### [Your objective]
Return the line containing "Centar lokalne demokratije" and every line beneath it through the end of the entries below, unchanged. Pictures stay out.

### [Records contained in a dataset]
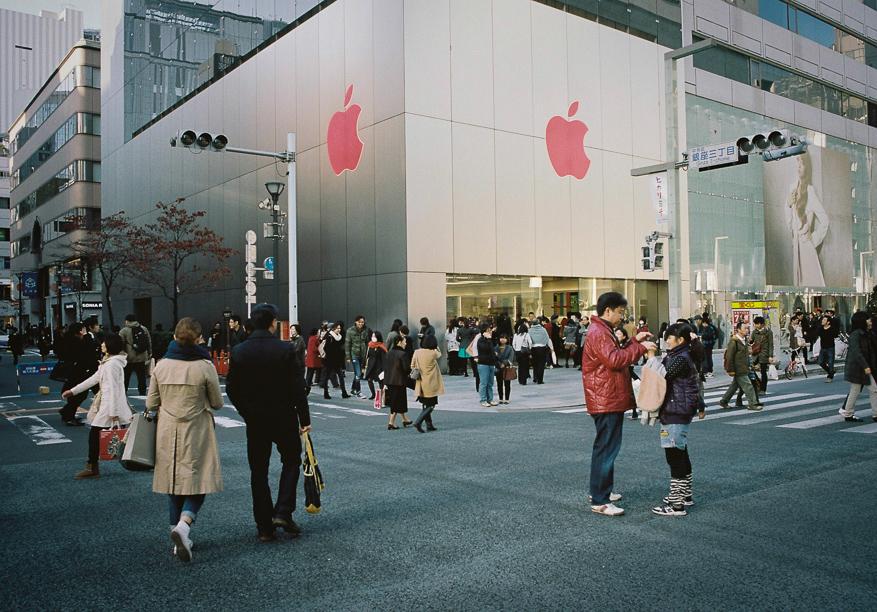 Apple Ginza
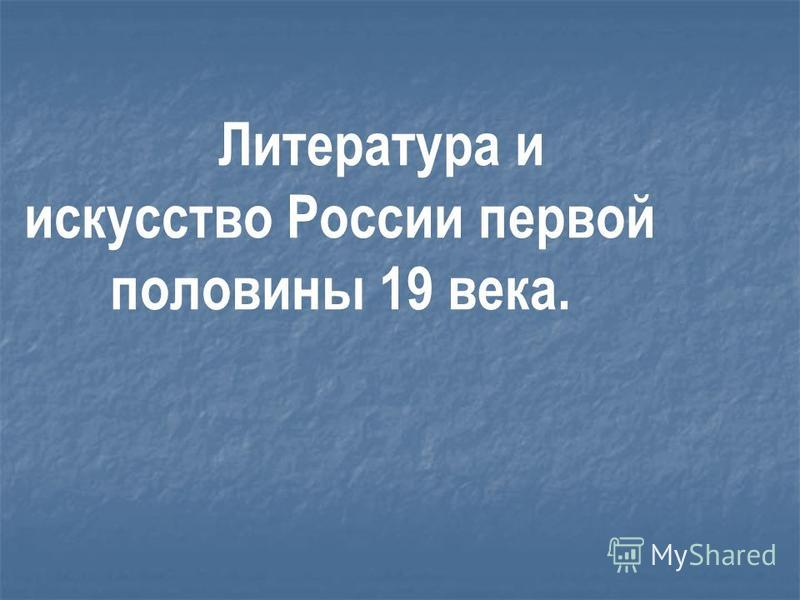 Литература и искусство России первой половины 19 века.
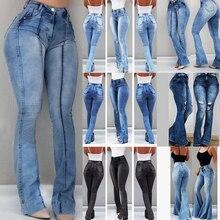 2019 Женские расклешенные джинсы с высокой талией Узкие джинсовые брюки Сексуальные брюки-пуш-ап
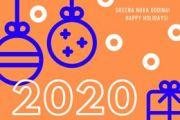 Centar lokalne demokratije LDA želi vam srećne praznike i uspešnu 2020. godinu!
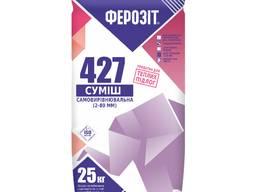 Самовирівнювальна суміш (2-80 мм) Ферозит 427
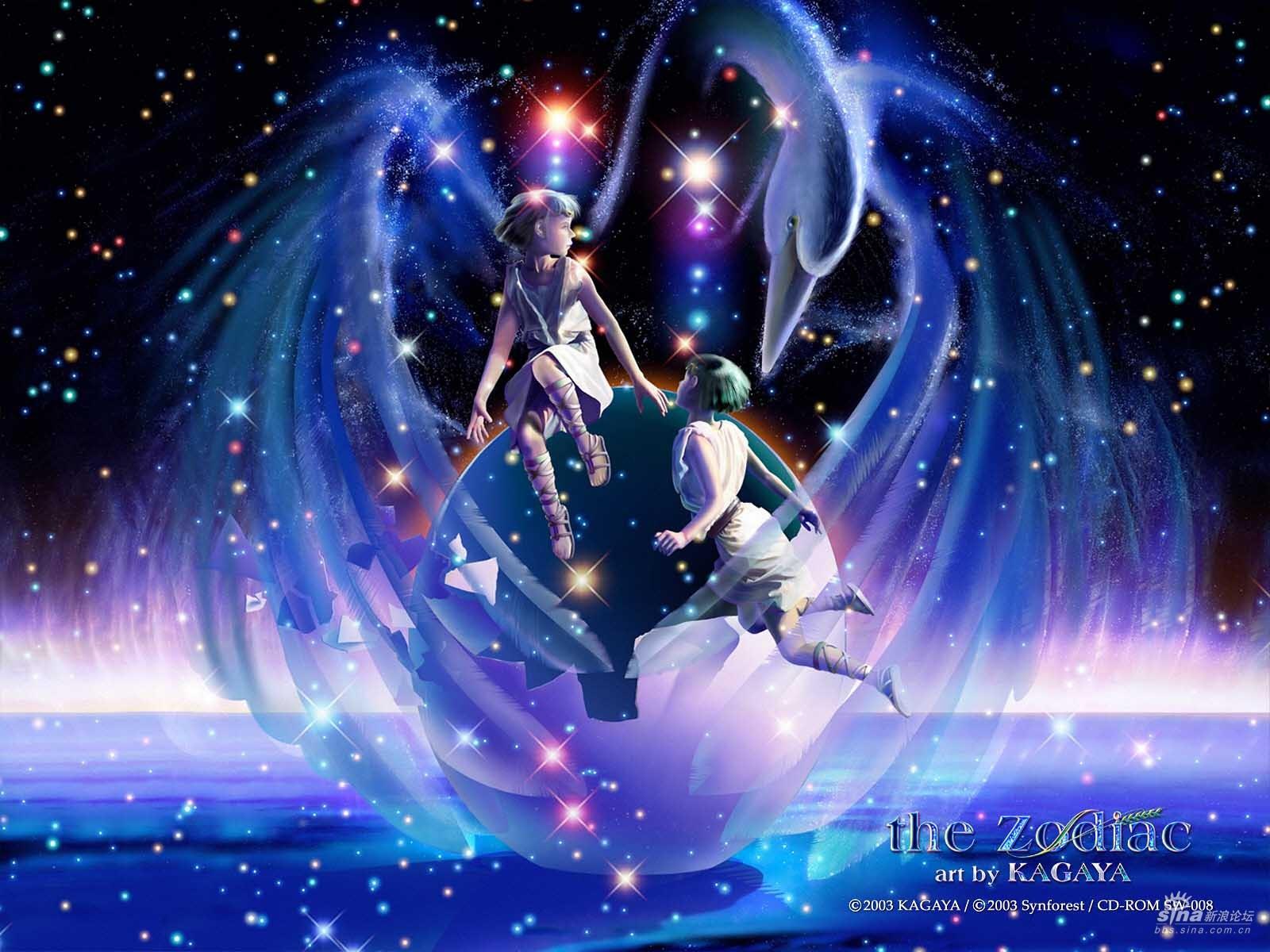 唯美十二星座-双子座图片星空图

### [Task response]
 Centar lokalne demokratije LDA želi vam srećne praznike i uspešnu 2020. godinu!
 Самовирівнювальна суміш (2-80 мм) Ферозит 427
 唯美十二星座-双子座图片星空图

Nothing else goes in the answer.